* _Source text_:
= Beginning of Section =

Glypicans have been suggested as ECM components of interest as a few of them are identified as drivers of both tumorgenesis and epileptogenesis. Glypicans are part of the heparan sulfate proteoglycan families and have three key features: a protein core (60–70 kDa), heparan sulfate chains and a glycosylphosphatidylinositol linkage. The glycosylphosphatidylinositol links the glypicans to cell surfaces. There are six subtypes of glypicans called glypican-1 (GPC1) to GPC6, which differ in the primary sequence of their protein core and number of heparan sulfate chains [202]. They are involved in development and cell growth through regulations of WNT signaling [203]. They are mainly differentially expressed in liver and pediatric cancers but have also been found to be overexpressed in gliomas and are crucial for cancer cell growth and progression [204,205].

= End of Section =

* _Excerpted records_:
= Beginning of Section =

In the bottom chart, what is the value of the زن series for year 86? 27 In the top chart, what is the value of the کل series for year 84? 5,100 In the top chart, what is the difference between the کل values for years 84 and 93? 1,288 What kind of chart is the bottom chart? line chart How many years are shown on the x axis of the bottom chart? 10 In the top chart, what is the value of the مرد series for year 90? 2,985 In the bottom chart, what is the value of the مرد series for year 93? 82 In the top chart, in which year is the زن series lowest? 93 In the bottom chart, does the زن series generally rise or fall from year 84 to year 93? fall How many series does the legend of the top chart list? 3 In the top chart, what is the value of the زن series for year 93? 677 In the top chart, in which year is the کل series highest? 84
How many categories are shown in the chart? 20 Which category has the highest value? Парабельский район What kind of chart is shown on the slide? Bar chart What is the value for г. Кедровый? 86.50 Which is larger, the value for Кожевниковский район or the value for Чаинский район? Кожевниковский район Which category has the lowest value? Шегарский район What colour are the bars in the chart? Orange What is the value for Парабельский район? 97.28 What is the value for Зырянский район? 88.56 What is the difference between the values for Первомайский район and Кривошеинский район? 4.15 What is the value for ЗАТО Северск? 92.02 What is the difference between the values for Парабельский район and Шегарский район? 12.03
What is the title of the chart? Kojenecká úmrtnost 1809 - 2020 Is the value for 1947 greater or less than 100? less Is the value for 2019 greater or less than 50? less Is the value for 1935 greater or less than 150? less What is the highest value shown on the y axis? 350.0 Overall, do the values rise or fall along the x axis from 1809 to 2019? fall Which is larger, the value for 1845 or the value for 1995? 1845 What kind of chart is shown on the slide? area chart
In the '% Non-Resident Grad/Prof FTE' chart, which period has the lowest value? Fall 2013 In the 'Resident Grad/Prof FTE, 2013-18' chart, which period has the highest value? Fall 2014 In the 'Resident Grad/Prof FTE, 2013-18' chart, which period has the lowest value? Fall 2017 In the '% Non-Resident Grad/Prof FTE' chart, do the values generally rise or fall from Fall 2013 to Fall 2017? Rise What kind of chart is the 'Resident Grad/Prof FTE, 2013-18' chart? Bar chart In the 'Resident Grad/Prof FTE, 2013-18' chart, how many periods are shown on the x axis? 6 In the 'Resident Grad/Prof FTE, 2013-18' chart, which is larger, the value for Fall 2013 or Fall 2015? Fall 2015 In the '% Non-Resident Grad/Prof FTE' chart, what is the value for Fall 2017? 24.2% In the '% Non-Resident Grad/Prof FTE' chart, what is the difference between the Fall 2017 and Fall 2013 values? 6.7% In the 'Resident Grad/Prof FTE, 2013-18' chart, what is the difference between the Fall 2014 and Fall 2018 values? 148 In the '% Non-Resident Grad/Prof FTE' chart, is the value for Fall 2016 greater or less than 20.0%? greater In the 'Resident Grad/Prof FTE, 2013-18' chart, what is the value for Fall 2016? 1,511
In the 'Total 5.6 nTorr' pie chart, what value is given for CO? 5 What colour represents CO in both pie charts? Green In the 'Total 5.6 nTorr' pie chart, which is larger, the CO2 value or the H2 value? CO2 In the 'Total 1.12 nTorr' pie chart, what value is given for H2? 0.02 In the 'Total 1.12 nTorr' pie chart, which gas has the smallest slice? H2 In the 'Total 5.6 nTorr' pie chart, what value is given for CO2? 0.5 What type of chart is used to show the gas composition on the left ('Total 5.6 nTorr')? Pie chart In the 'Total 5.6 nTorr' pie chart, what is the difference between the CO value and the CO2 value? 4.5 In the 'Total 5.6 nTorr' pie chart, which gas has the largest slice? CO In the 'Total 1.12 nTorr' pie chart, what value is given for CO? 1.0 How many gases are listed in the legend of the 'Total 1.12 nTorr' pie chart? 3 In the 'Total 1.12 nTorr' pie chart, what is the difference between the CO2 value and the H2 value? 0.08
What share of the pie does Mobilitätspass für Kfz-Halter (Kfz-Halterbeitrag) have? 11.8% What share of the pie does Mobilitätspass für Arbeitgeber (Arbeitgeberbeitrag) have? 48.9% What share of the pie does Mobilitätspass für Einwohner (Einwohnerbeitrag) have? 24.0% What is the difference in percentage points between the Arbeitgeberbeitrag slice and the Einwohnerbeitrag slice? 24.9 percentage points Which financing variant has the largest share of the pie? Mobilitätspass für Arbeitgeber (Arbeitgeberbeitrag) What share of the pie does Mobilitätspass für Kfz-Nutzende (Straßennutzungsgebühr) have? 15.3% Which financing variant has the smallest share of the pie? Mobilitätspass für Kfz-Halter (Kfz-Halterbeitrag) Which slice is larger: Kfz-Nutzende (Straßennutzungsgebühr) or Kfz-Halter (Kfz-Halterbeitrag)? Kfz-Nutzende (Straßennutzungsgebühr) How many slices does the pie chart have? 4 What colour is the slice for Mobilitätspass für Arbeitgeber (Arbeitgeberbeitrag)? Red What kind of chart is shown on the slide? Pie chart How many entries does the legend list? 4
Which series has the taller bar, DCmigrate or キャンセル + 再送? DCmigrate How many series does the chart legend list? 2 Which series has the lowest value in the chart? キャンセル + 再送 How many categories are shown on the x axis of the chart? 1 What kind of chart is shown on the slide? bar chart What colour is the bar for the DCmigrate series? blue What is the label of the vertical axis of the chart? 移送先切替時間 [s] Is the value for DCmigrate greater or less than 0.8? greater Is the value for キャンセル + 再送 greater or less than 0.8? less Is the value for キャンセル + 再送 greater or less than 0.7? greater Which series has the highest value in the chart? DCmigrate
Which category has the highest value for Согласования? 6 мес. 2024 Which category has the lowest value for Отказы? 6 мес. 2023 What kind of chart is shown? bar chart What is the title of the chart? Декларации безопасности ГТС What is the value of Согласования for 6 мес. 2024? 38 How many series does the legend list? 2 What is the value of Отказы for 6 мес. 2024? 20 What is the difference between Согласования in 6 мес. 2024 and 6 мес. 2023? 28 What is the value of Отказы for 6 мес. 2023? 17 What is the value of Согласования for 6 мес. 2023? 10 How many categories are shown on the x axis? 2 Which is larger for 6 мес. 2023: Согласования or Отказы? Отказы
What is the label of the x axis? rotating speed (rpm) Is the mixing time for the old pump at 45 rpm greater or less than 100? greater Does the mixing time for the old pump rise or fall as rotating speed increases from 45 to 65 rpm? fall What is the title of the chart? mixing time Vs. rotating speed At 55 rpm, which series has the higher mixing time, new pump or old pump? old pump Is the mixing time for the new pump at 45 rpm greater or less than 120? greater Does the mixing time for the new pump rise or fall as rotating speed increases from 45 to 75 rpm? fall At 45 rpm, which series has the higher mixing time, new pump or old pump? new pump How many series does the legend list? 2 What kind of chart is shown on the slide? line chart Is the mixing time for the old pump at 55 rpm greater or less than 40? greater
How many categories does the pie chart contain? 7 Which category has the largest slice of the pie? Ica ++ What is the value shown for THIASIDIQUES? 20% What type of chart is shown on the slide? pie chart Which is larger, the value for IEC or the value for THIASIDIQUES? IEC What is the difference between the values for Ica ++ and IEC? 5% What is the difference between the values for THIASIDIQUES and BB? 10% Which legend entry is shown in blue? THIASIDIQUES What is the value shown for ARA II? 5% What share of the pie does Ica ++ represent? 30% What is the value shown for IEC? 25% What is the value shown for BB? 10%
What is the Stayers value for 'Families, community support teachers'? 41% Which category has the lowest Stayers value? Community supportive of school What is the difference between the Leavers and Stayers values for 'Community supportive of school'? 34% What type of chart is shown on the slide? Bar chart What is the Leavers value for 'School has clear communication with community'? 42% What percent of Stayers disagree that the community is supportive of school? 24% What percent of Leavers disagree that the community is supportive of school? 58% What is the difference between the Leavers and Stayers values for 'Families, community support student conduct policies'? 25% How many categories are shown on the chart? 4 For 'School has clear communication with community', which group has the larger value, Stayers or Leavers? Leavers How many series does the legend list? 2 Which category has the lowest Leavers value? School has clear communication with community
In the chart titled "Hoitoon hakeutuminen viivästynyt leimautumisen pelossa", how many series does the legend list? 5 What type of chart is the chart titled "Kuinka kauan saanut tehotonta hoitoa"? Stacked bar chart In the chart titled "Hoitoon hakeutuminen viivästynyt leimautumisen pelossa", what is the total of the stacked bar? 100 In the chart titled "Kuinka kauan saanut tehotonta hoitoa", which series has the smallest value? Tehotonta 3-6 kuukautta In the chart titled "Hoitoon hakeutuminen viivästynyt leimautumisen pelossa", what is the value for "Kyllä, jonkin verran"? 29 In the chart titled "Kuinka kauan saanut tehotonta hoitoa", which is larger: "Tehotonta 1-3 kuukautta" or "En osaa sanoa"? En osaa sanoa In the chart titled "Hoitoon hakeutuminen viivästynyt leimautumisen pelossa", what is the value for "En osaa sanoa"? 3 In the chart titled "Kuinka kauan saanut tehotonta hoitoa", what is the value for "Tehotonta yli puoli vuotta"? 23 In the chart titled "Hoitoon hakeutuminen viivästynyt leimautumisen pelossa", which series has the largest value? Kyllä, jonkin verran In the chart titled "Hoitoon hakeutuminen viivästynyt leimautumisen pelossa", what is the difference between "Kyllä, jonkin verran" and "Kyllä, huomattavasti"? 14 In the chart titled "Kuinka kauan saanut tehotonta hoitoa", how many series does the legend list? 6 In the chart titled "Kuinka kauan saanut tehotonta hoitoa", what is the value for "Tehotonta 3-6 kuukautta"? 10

= End of Section =

* _Problems to work on_:
1. Rewrite the glypicans passage, starting with "Glypicans have been" and going on through "and progression [204,205].", swapping "protein core" for "core protein".
2. Carry on the passage about glypicans from the point where it stops.

* _Per-task answers_:
1.
Glypicans have been suggested as ECM components of interest as a few of them are identified as drivers of both tumorgenesis and epileptogenesis. Glypicans are part of the heparan sulfate proteoglycan families and have three key features: a core protein (60–70 kDa), heparan sulfate chains and a glycosylphosphatidylinositol linkage. The glycosylphosphatidylinositol links the glypicans to cell surfaces. There are six subtypes of glypicans called glypican-1 (GPC1) to GPC6, which differ in the primary sequence of their core protein and number of heparan sulfate chains [202]. They are involved in development and cell growth through regulations of WNT signaling [203]. They are mainly differentially expressed in liver and pediatric cancers but have also been found to be overexpressed in gliomas and are crucial for cancer cell growth and progression [204,205].

2.
3.5.1. Changes in Glypicans in Brain Tumors

In tumors, most of the GPCs have been found to be differentially expressed. Studies mainly showed a differential expression of GPCs in liver and pediatric cancers, but changes in expression have also been found in brain cancers, although no studies investigated LEATs specifically. GPC1 is linked to proliferation, angiogenesis and metastasis and is overexpressed in gliomas [206,207]. GPC2 is highly expressed in neuroblastomas but not detectable in other tissues, making it an ideal target for cancer therapy [208,209]. GPC3 works as a coreceptor for the tumor-regulating WNT protein [203] and can regulate proliferation of (tumor) cells by modulating Wnt, YAP and Hedgehog signalling [204,210,211]. Furthermore, GPC3 has been shown to be involved in cell growth and migration. Although GPC3 is mostly expressed in liver cancers and even serves as a diagnostic tool and potential treatment target in these tumors [210,212], it is also overexpressed in several LEATs such as oligodendrogliomas and astrocytomas [213].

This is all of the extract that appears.